→ **Tasks to carry out**
1. According to the blog post, how long was the shortest of Monday's three writing sessions?
2. Reproduce the records verbatim, starting at their first line and continuing up to and including the line containing "117V112L82 110L78 109L75".

→ **Provided passage**
☆ ☆ ☆ ☆

Monday Day 71 - 57 minutes. I have instituted a new goal -- which is probably what I'll do for the next quarter. Three "Microbursts" -- or small intensive writing sessions -- a day. I find that I write much more rapidly in that way. So today I had three sessions -- one only 5 minutes long. Fruitful.

Tuesday Day 72 - 25 minutes. More planning than anything. (I think I got in four lines of prose.) I did a lot of other work -- bigger plan thinking.

I hate to say, but I'm just about ready to shift gears again, and that makes me wishy washy. I was going to set a different set of goals for the rest of this dare: something closer to what I'm going to do for the next round, but I don't even have my notes here. Oops.

So we'll just look forward to coming posts:

On Friday Favorites I'll be talking about Robert Cummings, the charming "everyman" of a couple of Hitchcock movies, among other things. I came across another flick of his which predates Dial 'M' For Murder, which has a similar theme, and he has a similar role. Plus his early Hitchcock role in Saboteur where he comes across more like a classic Hitchcock hero than like Bob Cummings. (My mom didn't recognize him.)

Then next Tuesday, I'll be looking into my crystal ball, and guessing where the future of publishing is going.

I also might do a post on Head-Hopping, that dizzying point of view where the author lets you hear what everyone is thinking? A best-selling author did a bad job of one head-hopping scene a few years back, and it made me stop reading the book -- not because of the head-hopping, but because she so badly missed the opportunity it gave her to do something fun. I'd like to post it next week too, but I don't know when.

See you in the funny papers.

Tuesday, March 13, 2012

Publishers, DOJ, Agency Pricing, and Maturity

Among the many jobs I've held in my long and weary life, I have been a Playground Supervisor. We were also called Lunch Ladies, though we didn't serve lunch -- we just made sure they cleaned up their trash and went outside. The ratio of kids to us was 100 to 1, but only if all the lunch ladies showed up for work. If one or two didn't, the ratio could get a lot steeper.

It was a fun job.

One of the things that happened nearly every single day on the playground: a pair of first graders would come running up; one crying, one looking flustered and upset.

Crying Kid: He pushed me down!
Flustered Kid: I did not! It was an accident.
Crying Kid: It wasn't an accident because it hurt!
Flustered Kid: It does not hurt, because it was an accident!

With first graders, this is what passes for logic: "whatever I feel is the final arbiter of reality." Somewhere around second grade they figured out that their feelings aren't the only thing in the universe. Some of them actually figure out that they aren't even the center of the universe.

I think the entire publishing industry -- including a lot of writers -- skipped second grade.

That's really all I've got to say about all of this hullabaloo about the Department of Justice investigating the Agency Pricing issue, and especially the irrational reaction of the Authors Guild.

(Here are a couple of good posts by people who have more to say: Joe Konrath's discussion with Barry Eisler, and James Scott Bell's advice to authors on the matter.)

Okay, maybe I'll add one more thing: the publishing industry AND the bookselling industry, even combined, are not "keeping Amazon in check." Their success or failure has nothing to do whatsoever with Amazon's success, or power, or ability to act like a monopoly. Nothing.

☆ ☆ ☆ ☆

→ **Records to use**

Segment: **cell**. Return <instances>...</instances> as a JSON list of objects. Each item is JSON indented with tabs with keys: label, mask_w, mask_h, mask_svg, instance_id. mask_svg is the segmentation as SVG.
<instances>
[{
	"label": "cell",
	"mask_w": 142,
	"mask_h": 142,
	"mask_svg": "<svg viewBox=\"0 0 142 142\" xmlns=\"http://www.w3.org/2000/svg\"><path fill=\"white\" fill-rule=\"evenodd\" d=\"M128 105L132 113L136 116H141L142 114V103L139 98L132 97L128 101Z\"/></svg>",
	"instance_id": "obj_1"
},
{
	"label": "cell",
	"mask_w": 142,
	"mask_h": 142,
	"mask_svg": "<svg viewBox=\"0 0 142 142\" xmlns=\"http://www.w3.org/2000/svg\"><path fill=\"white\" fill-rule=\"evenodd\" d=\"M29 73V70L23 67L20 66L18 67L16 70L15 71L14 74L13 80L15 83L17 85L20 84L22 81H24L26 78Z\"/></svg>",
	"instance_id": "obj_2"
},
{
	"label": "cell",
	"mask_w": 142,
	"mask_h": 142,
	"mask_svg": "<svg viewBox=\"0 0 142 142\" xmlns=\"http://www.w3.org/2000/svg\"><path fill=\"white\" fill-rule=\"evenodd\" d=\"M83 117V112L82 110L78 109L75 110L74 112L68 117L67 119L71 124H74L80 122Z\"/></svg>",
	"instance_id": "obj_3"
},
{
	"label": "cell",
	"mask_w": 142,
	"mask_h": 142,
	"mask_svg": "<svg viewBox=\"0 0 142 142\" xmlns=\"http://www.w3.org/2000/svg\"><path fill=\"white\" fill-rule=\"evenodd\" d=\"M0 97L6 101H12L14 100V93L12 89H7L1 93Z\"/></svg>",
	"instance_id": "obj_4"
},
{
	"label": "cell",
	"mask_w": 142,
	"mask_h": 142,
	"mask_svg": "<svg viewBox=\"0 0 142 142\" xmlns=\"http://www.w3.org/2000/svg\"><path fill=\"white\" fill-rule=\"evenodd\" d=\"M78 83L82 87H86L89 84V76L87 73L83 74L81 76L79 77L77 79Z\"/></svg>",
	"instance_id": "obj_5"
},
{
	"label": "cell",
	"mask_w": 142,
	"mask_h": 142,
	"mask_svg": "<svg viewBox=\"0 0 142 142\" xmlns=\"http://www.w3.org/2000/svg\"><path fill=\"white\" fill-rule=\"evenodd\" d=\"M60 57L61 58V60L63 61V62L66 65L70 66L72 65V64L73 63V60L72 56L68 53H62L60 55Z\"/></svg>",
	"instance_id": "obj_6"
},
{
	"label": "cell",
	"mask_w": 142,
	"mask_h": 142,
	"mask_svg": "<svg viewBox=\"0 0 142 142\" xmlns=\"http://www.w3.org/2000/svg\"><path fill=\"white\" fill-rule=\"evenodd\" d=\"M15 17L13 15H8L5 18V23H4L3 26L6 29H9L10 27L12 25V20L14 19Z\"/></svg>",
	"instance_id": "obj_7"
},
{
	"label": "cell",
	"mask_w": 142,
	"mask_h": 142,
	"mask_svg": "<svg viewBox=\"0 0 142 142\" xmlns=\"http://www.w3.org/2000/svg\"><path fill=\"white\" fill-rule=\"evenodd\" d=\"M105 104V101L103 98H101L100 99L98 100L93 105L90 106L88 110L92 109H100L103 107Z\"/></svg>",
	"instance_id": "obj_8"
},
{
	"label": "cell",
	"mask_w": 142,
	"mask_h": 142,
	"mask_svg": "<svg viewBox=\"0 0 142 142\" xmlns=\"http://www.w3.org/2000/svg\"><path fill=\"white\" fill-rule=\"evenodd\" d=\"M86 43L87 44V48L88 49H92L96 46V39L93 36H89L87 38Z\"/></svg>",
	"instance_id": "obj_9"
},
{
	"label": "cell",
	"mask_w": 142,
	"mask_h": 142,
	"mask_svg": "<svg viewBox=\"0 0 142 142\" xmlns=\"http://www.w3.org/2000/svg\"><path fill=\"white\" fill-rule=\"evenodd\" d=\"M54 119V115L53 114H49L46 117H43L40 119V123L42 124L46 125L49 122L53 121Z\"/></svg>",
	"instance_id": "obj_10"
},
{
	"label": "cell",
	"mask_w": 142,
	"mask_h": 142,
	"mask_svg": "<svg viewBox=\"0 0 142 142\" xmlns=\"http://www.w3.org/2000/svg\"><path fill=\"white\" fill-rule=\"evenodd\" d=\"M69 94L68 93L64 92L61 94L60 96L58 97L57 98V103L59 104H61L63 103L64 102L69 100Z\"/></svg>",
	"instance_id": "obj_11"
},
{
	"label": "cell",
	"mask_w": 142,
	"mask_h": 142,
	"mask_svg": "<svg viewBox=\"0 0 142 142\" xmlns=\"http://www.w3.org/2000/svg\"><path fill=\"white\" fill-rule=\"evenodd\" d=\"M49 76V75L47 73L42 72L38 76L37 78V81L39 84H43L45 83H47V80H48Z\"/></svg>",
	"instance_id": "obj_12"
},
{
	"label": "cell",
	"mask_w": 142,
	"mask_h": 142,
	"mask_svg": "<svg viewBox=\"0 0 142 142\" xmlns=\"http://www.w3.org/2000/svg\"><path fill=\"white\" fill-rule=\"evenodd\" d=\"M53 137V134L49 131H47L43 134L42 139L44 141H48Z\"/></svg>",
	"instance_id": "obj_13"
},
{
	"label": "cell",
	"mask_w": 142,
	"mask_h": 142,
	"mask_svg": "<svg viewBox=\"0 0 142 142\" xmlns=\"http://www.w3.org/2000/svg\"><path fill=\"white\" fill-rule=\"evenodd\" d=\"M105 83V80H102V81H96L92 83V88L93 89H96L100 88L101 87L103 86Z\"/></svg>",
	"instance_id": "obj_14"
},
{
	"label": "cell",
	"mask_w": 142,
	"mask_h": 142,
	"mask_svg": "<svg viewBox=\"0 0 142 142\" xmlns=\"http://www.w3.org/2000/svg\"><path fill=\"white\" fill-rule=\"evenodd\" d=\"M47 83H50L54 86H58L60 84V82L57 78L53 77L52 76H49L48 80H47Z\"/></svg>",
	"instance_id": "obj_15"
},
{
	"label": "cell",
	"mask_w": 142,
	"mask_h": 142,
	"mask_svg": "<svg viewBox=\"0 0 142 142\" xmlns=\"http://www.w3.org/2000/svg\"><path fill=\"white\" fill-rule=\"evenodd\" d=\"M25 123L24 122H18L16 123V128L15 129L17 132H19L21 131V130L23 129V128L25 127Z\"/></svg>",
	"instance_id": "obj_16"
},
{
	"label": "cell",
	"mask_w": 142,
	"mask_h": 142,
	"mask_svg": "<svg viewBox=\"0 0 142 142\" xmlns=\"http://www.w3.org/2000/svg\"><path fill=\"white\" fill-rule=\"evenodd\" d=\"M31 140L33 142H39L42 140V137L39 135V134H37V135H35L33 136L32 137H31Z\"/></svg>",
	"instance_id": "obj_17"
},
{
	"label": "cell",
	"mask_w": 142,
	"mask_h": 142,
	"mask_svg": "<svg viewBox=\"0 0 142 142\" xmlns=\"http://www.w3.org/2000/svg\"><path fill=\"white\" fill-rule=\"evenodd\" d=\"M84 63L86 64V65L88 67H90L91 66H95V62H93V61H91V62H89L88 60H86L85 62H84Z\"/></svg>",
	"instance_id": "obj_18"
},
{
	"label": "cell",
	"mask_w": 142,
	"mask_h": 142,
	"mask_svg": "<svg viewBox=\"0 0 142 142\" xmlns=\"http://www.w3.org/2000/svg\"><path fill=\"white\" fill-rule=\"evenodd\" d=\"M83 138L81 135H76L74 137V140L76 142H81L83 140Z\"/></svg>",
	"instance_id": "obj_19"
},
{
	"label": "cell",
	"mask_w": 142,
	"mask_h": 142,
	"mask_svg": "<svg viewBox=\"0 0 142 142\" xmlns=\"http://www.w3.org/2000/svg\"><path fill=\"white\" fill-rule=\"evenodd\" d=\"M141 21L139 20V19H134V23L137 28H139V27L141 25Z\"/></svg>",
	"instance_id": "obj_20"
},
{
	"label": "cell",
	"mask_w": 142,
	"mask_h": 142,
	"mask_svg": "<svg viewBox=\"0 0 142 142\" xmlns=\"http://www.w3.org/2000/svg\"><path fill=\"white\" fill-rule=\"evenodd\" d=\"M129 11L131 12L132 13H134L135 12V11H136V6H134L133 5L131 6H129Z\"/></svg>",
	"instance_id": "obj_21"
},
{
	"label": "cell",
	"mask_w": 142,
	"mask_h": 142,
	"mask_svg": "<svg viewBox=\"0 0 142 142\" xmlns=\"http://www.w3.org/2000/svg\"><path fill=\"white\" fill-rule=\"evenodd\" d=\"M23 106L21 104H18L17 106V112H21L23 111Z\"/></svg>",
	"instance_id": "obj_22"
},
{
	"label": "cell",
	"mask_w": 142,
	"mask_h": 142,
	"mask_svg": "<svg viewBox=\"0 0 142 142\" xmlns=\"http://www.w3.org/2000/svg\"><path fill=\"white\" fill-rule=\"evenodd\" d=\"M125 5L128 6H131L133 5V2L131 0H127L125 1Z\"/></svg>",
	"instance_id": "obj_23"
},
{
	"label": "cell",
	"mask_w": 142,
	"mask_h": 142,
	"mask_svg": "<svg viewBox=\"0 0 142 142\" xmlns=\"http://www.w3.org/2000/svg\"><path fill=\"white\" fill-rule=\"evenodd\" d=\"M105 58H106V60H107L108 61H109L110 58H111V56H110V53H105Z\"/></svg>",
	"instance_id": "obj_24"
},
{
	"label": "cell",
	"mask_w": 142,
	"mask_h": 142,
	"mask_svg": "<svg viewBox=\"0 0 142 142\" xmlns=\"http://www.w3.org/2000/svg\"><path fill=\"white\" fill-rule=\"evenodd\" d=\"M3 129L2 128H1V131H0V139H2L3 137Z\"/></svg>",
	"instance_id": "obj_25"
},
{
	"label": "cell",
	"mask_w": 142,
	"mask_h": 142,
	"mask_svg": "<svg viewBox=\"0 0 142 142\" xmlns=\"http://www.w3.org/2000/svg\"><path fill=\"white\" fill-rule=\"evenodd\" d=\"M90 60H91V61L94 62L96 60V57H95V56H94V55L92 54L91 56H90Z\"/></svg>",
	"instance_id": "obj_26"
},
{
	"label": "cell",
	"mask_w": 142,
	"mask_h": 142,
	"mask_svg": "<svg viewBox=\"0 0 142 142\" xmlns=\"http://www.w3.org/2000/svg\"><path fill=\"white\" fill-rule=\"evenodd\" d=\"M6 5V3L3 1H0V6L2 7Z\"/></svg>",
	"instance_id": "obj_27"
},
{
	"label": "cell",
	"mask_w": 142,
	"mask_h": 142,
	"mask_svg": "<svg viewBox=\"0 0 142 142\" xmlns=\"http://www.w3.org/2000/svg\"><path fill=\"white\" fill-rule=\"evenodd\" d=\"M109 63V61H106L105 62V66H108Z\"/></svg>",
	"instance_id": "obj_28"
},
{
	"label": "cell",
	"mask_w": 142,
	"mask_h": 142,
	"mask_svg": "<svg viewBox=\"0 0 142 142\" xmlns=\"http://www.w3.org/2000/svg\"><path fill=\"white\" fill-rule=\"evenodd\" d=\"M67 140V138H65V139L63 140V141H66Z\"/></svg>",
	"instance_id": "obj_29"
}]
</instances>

☆ ☆ ☆ ☆

→ **Task results**
1. 5 minutes.

2.
Segment: **cell**. Return <instances>...</instances> as a JSON list of objects. Each item is JSON indented with tabs with keys: label, mask_w, mask_h, mask_svg, instance_id. mask_svg is the segmentation as SVG.
<instances>
[{
	"label": "cell",
	"mask_w": 142,
	"mask_h": 142,
	"mask_svg": "<svg viewBox=\"0 0 142 142\" xmlns=\"http://www.w3.org/2000/svg\"><path fill=\"white\" fill-rule=\"evenodd\" d=\"M128 105L132 113L136 116H141L142 114V103L139 98L132 97L128 101Z\"/></svg>",
	"instance_id": "obj_1"
},
{
	"label": "cell",
	"mask_w": 142,
	"mask_h": 142,
	"mask_svg": "<svg viewBox=\"0 0 142 142\" xmlns=\"http://www.w3.org/2000/svg\"><path fill=\"white\" fill-rule=\"evenodd\" d=\"M29 73V70L23 67L20 66L18 67L16 70L15 71L14 74L13 80L15 83L17 85L20 84L22 81H24L26 78Z\"/></svg>",
	"instance_id": "obj_2"
},
{
	"label": "cell",
	"mask_w": 142,
	"mask_h": 142,
	"mask_svg": "<svg viewBox=\"0 0 142 142\" xmlns=\"http://www.w3.org/2000/svg\"><path fill=\"white\" fill-rule=\"evenodd\" d=\"M83 117V112L82 110L78 109L75 110L74 112L68 117L67 119L71 124H74L80 122Z\"/></svg>",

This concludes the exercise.